You can see that, unlike before, the packet with destination IP Pod on node2 is sent to gateway 192.168.50.11 via tunl0.

Packet capture verification

Send an http request from pod1 on node1 to pod2 on node2.

The cluster network environment is as follows.

1
2
3
4
5
6
7
node1 网卡 ens33:192.168.50.10
node1 tunl0:10.244.166.128/32
pod1 ip:10.244.166.129

node2 网卡 ens33:192.168.50.11
pod2 ip:10.244.104.2
node2 tunl0:10.244.104.0/32

Packet capture for tunl0 devices.

Winsharek

Packet capture for node1 NIC ens33.

winshark

You can see that the IP packet is encapsulated into another IP packet in the tunl0 device with the destination IP of node2 and the source IP of node1.

Summary

This article analyzes the working principle of Flannel and Calico, which are the two most common ones in the community, and analyzes the direction of network packets by capturing packets for the scenario of communication between pods of different nodes in the cluster.

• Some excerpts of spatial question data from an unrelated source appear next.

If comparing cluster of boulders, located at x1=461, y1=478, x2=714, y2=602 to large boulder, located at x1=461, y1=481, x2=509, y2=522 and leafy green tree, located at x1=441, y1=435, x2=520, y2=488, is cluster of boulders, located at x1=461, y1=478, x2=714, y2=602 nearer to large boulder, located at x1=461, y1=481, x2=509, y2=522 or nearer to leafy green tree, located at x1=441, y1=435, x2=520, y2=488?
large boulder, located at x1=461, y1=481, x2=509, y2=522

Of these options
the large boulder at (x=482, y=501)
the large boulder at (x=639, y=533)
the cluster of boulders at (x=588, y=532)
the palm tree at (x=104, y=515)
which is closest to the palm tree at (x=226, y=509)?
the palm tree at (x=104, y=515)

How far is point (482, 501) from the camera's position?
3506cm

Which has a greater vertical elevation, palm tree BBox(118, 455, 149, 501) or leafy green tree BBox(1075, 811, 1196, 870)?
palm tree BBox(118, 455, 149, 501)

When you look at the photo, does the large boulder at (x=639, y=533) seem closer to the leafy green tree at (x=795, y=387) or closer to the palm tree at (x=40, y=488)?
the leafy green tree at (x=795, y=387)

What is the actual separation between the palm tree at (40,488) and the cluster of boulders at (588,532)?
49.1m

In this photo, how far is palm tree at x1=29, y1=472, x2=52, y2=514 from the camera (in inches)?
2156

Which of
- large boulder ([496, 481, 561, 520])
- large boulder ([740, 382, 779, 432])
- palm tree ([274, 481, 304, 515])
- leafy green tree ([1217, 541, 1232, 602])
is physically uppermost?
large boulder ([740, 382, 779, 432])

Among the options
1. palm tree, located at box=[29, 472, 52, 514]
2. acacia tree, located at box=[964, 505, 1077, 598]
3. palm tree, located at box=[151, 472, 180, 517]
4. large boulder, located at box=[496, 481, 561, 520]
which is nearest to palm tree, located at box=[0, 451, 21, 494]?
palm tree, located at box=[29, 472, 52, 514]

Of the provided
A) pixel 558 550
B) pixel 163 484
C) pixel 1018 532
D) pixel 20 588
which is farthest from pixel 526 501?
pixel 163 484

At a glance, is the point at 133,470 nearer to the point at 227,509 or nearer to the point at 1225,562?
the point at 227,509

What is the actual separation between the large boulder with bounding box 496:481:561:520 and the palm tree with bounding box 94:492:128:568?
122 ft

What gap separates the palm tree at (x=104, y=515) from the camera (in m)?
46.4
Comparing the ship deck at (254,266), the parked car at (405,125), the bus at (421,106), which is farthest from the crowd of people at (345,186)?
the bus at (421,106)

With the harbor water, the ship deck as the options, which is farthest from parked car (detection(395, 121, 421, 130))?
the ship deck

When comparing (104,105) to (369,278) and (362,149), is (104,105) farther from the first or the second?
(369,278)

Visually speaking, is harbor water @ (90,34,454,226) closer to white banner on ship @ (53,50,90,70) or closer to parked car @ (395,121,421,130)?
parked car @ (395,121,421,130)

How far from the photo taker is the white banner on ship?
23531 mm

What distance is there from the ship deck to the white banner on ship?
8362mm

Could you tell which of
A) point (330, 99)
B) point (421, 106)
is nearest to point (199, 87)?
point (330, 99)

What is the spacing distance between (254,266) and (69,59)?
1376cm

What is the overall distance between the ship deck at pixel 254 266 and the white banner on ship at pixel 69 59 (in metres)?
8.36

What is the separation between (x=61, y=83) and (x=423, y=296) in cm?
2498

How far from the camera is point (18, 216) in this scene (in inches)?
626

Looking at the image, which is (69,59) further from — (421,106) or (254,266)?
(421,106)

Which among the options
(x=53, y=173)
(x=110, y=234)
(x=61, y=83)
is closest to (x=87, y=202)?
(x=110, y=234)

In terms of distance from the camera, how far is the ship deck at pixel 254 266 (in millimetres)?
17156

Flannel mainly provides an overlay network solution; UDP mode is gradually abandoned by the community because its packet unpacking process involves multiple context switches, resulting in poor performance; VXLAN mode has a much better performance than UDP because its packet unpacking process is in the kernel state, and is the most frequently used mode; host-gw mode does not involve packet unpacking, so its performance is relatively high, but requires Layer 2 interoperability between nodes.

Calico mainly uses BGP protocol to exchange routes without cni0 bridge. When the Layer 2 network is not available, IPIP mode can be used, but the performance is relatively weak due to the packet unpacking process, which is comparable to Flannel’s VXLAN mode.